Rodriguez v. Trebitz

Decision Date22 April 1974
Docket NumberNo. 9687,9687
Citation304 So.2d 396
PartiesGustavo A. RODRIGUEZ, Individually, as Dative Tutor of Orlando G. Rodriguez, and as Administrator of the Successions of Eduardo F. Rodriguez, et al. v. Albert R. TREBITZ et al.
CourtCourt of Appeal of Louisiana — District of US

Walker P. Macmurdo, Baton Rouge, for plaintiff-appellants.

Carlos G. Spaht, Baton Rouge, John P. Everett, Jr., Baton Rouge, for plaintiffs-appellees-appellants.

Daniel R. Atkinson, Baton Rouge, for defendant-appellee-appellant.

Before: LOTTINGER, BLANCHE and CRAIN, JJ.

CRAIN, Judge.

The matter before us arises from an automobile accident which occurred on February 22, 1971, at approximately 7:30 p.m. involving vehicles driven by Dr. Eduardo F. Rodriguez and Albert Trebitz. In the accident Dr. Rodriguez's wife, Martha B. Rodriguez was killed immediately and Dr. Eduardo Rodriguez succumbed from injuries sustained in the accident several weeks therafter. This suit is brought by Gustavo A. Rodriguez, a major son of Dr. and Mrs. Rodriguez, both individually, as dative tutor of Orlando G. Rodriguez, a minor son of Dr. and Mrs. Rodriguez, and administrator of the successions of Dr. and Mrs. Rodriguez, and also by Eduardo Rodriguez, Jr., the other major son of the Rodriguezs' against Albert R. Trebitz, Arthur Dooley and Son of Louisiana, Inc., Trebitz's employer, and Royal Indemnity Company, the liability insurer of Arthur Dooley and Son of .louisiana, Inc. for the wrongful death and personal injuries of Dr. and Mrs. Rodriguez. The defendants answered the plaintiff's suit and also filed a third party demand against Gustavo A. Rodriguez as administrator of the succession of Eduardo F. Rodriguez, and the liability insurer of Eduardo F. Rodriguez, Allstate Insurance Company for indemnity and contribution in the event of any liability on part of the defendants. The matter was tried before a jury and a verdict was rendered holding Albert Trebitz and Dr. Rodriguez both guilty of negligence proximately causing the accident and the resulting injuries, and awarding the plaintiffs damages for the wrongful death of their mother, Martha B. Rodriguez. Judgment was also granted in favor of third party plaintiffs against the succession of Eduardo Rodriguez and its insurer, Allstate, for one-half of the amount awarded plaintiffs as contribution. From that decision this appeal has been taken by plaintiffs and defendants.

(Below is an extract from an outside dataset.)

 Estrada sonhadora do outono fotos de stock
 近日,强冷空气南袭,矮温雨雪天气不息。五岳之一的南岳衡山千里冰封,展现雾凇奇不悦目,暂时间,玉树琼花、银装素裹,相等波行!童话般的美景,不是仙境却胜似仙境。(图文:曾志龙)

Plaintiff-appellants contend that the accident was proximately caused by the negligence of Trebitz and that Dr. Rodriguez was not guilty of any negligence whatsoever. They argue further that for this reason they are entitled to recover for the wrongful death of Dr. Rodriguez and for damages for his pain and suffering from injuries sustained in the accident during the twenty-one days he lived subsequent thereto.

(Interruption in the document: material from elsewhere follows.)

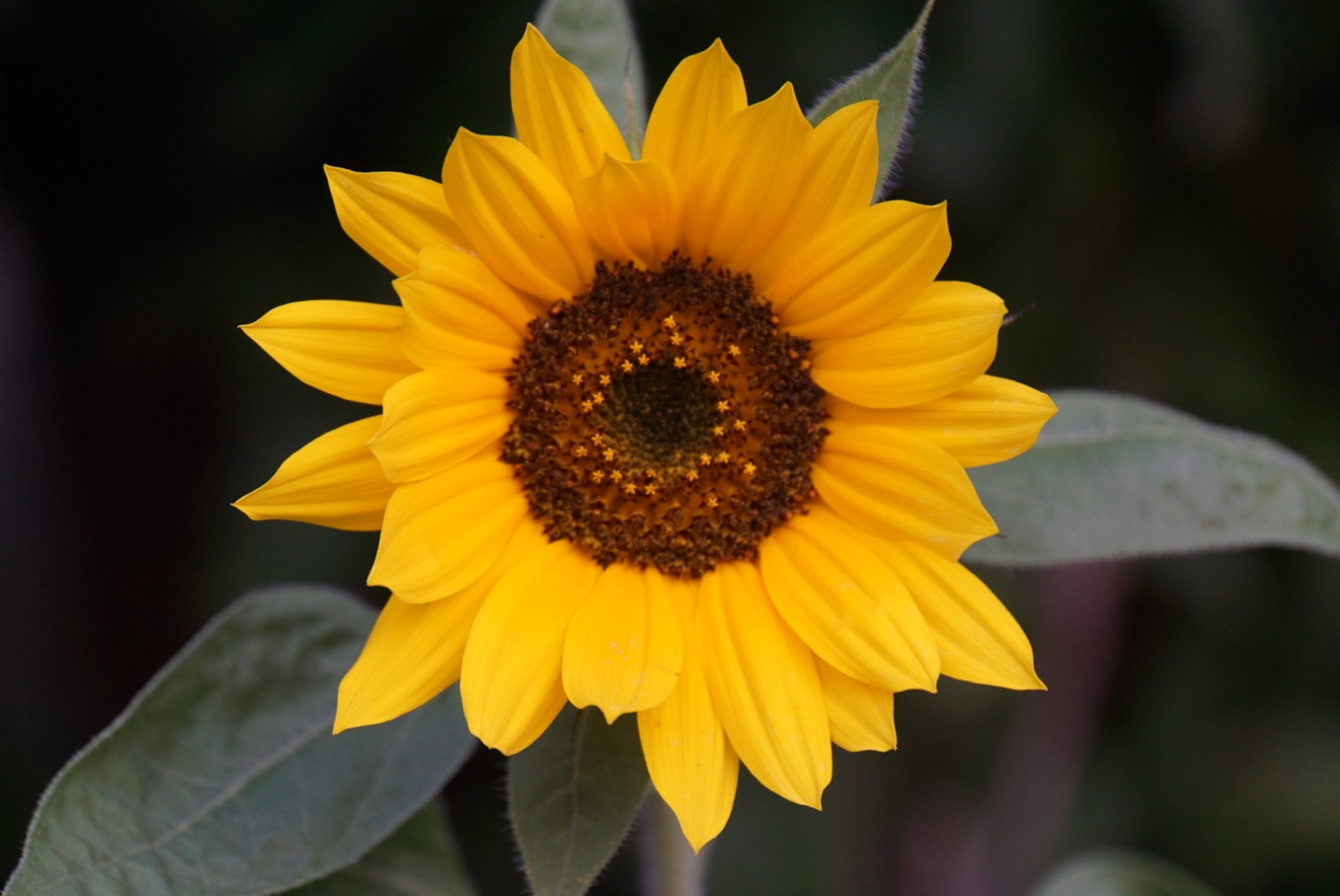 kleine_sonnenblumen.jpg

Defendant-appellant Trebitz contends that he was not guilty of any negligence proximately causing the accident and therefore should not be cast in judgment.

Third party defendant-appellants contend that Dr. Rodriguez was not guilty of any negligence proximately causing the accident and therefore they should not be cast in judgment and compelled to contribute in accord with the third party demand against them.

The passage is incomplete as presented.